Complicating the situation, Millennium Medical had wanted an integrated practice management system and EMR. While Amicore purported to offer one, the complete product with the PM piece included was just about to come to market when the company was sold. In a crunch, the practice turned to Sage, which had recently purchased the Intergy line from former WebMD parent company Emdeon, and the practice actually was a beta site for Sage. “We got a lot of attention from them in the beginning,” Vento says. There was a short-term productivity drop of 10-15% during the transition, which actually is less than experienced by many practices, and Vento believes the whole experience has been worth the time and effort.

Where does all that data go?

Still, no EMR project, replacement or otherwise, is without headaches. Millennium Medical wanted to find a way to migrate the Penchart data to the new system, or at least preserve existing records for viewing in Intergy. They could not, so users have to flip between systems to see older records. Similarly, Valley Oak Orthopaedics has left its Charting Plus software on its computers to pull up older records.

In the case of Community Care Physicians, a physician-owned, multispecialty group with more than 200 providers in and around Albany, NY, two of the 35 practices in the organization had a “legacy” NextGen Healthcare Information Systems EMR from before they joined the group in 2000-01. They also were the only two practices with an EMR prior to 2005, when the parent organization chose Allscripts TouchWorks—now called Allscripts Enterprise—as the EMR for the other locations.

The first Allscripts go-live was in July 2005, and the installation was complete by October 2006. But the legacy NextGen EMR remained in place until March 2009. “We ran two platforms for quite a while,” says CMO Barbara Morris, MD. The cost of running two systems was too high, particularly because the NextGen EMR ran on Citrix Systems, while the Allscripts product is delivered via a Web interface.

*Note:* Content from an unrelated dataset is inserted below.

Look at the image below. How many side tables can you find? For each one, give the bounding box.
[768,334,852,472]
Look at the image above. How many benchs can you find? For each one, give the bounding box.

This year, the last two practices switched to Allscripts.

For a large practice, Morris says there was a “huge EMR implementation and support system within the company.” Within a month, the “good users” were using advanced features such as data mining and quality reporting. The IT group within Community Care worked withallscripts to extract discrete data from NextGen and translate it to the Allscripts database, a difficult proposition. Morris says the physicians who had used NextGen for so many years had to overcome various psychological barriers more than any technological issues during the transition. “I think it was difficult, but not logistically,” she says.

Find the right solution

Really, it all comes down to usability and physician satisfaction. “It still frustrates me how doctors who don’t know technology spent a fortune on their EMR and didn’t get anything out of it,” says Patel, who has found success in his second time around. “I have had so many happy patients; they tell their friends and family about the new EMR system I use, and my practice has grown three-fold.”